Only three candidates showed to take questions from formerly incarcerated people in Philadelphia.

Cory Booker, 2020 presidential candidate, participate in a forum about incarcerated at Easterrn State Penitentiary in Philadelphia, PA on Monday, Oct. 28, 2019
Cory Booker, 2020 presidential candidate, participate in a forum about incarcerated at Easterrn State Penitentiary in Philadelphia, PA on Monday, Oct. 28, 2019Read moreMIGUEL MARTINEZ / Staff Photographer

In a small atrium of interconnected cell blocks at Eastern State Penitentiary, once a national model for incarceration, three Democratic candidates for president gathered to discuss improving the criminal justice system.

N.J. Sen. Cory Booker thought the list of attendees was far too few, considering 18 people are still seeking the party’s nomination.

“Where are you today?" Booker asked his absent opponents. "Where are you? Seriously. This is a major national crisis.”

The Justice Votes 2020 Town Hall, organized by Voters Organized to Educate, a group of formerly incarcerated people, and the Marshall Project, was held at Philadelphia’s historic prison. Sen.

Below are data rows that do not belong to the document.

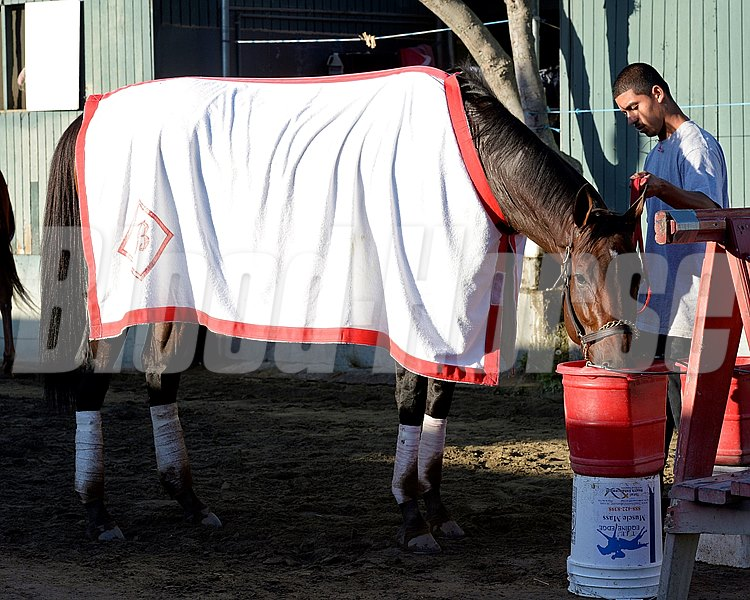 Caption:  Big Macher getting drink of water while being hotwalked. 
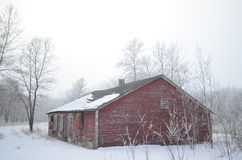 The old chicken coop. An old chicken coop winter scene Stock Image
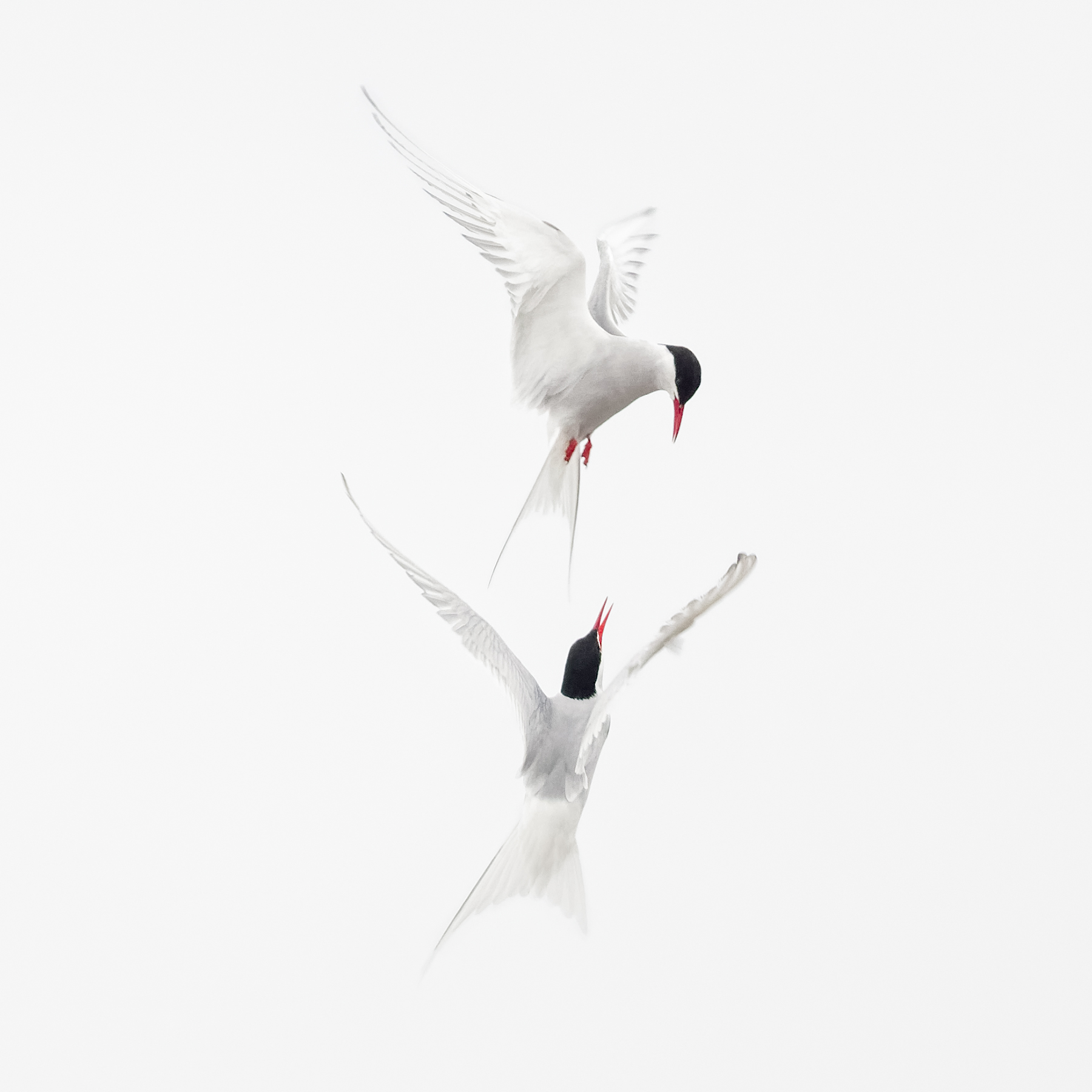 Brian_Jones_Arctic Terns Courtship Flight_Arctic Terns Courtship Flight 1_1.jpg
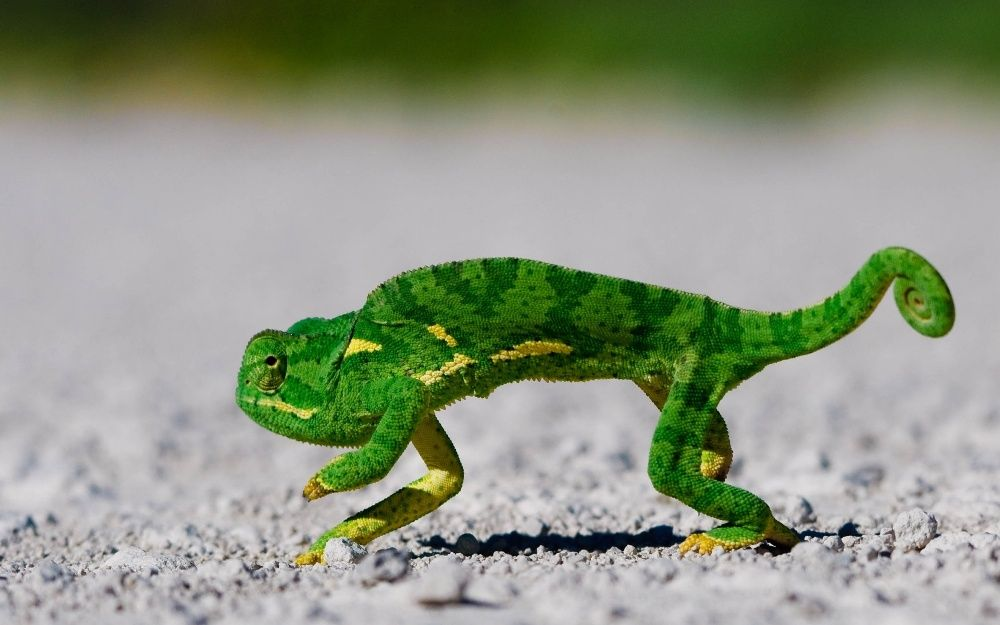 Animals Natural Geographic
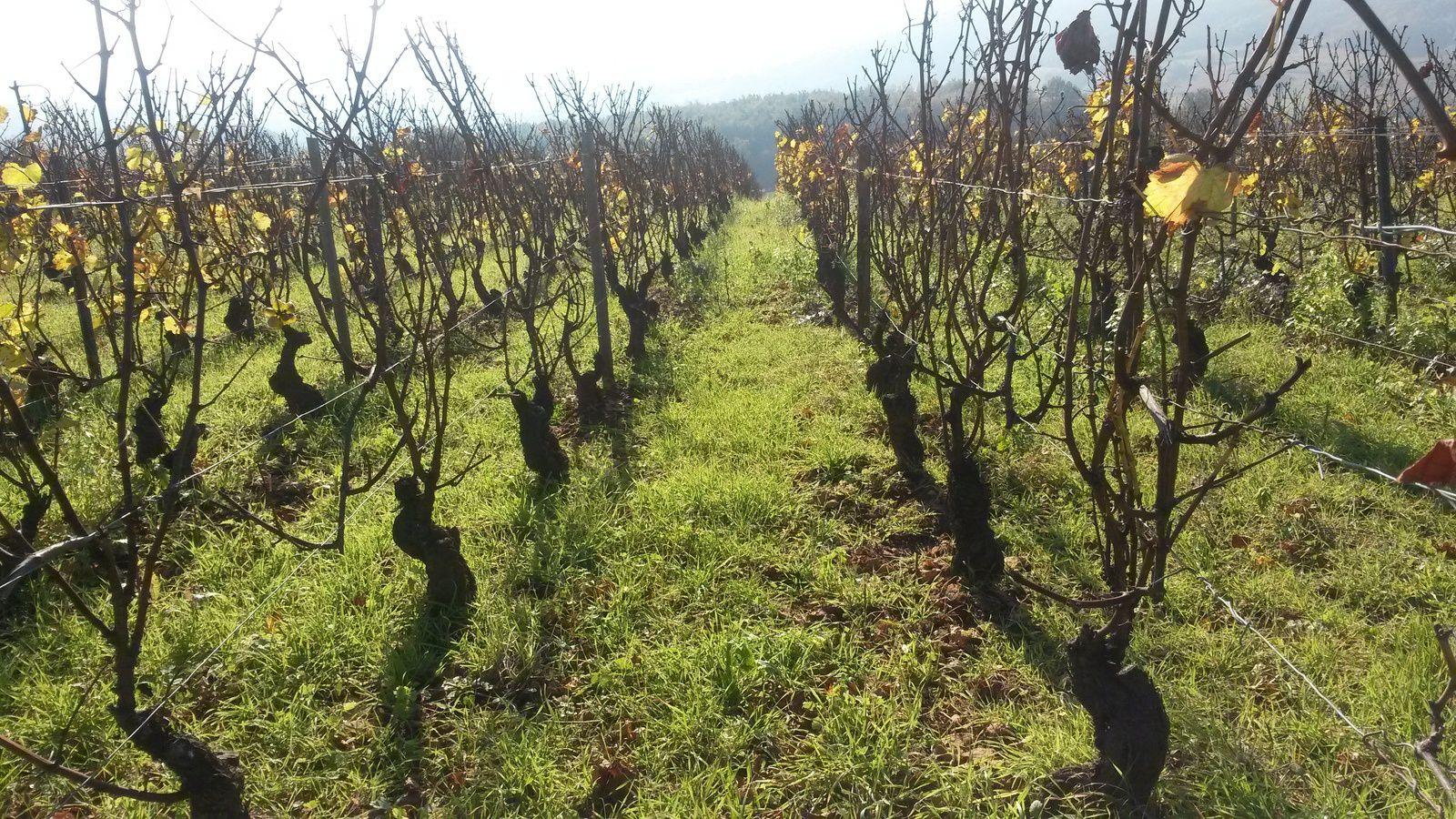 Ses vignes sont parfaitement entretenues, gage de qualité, indéniablement.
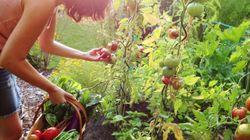 Anche le piante soffrono ed esprimono dolore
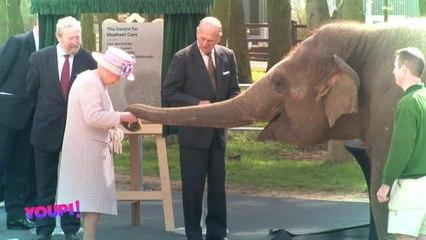 Youpi ! - La reine d'Angleterre et Donna l'éléphant - Le Petit Journal du 13/04 - CANAL+
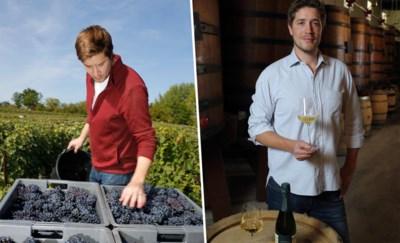 In 2018 oogstte Maxime zijn eerste druiven, nu is de Belg verkozen tot beste wijnbouwer in Frankrijk
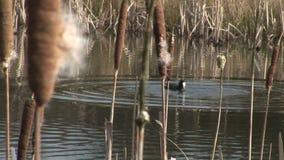 Koet die voor vegitation duiken stock footage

Kamala Harris, Booker, and billionaire Tom Steyer attended the town hall, answering questions from MSNBC reporter Ari Melber and members of the group who had served jail time.

“The reason we wanted to do this today is for the public to understand … that we are not a throwaway population," said the Rev. Vivian Nixon, who served prison time in New York and now helps run VOTE. "We are human beings.… We are Americans. We are voters and our needs, our opinions, matter.”

Harris, who as district attorney in San Francisco and then California attorney general established programs to help the formerly incarcerated acclimate to life outside prison, was asked if she thought she went too far as a prosecutor. She instead challenged Melber to find anyone else in the race who has had such a direct impact on the system.

“What have they actually done?” she said. “And then I’m happy to talk more about my record.”

The forum was streamed live on NowThis, an online news organization that cosponsored the event.

Harris lamented the lack of quality job training in jails. “Not just woodshop," she said. Speaking afterward with reporters, she mentioned the use of prisoners to fight wildfires raging in California.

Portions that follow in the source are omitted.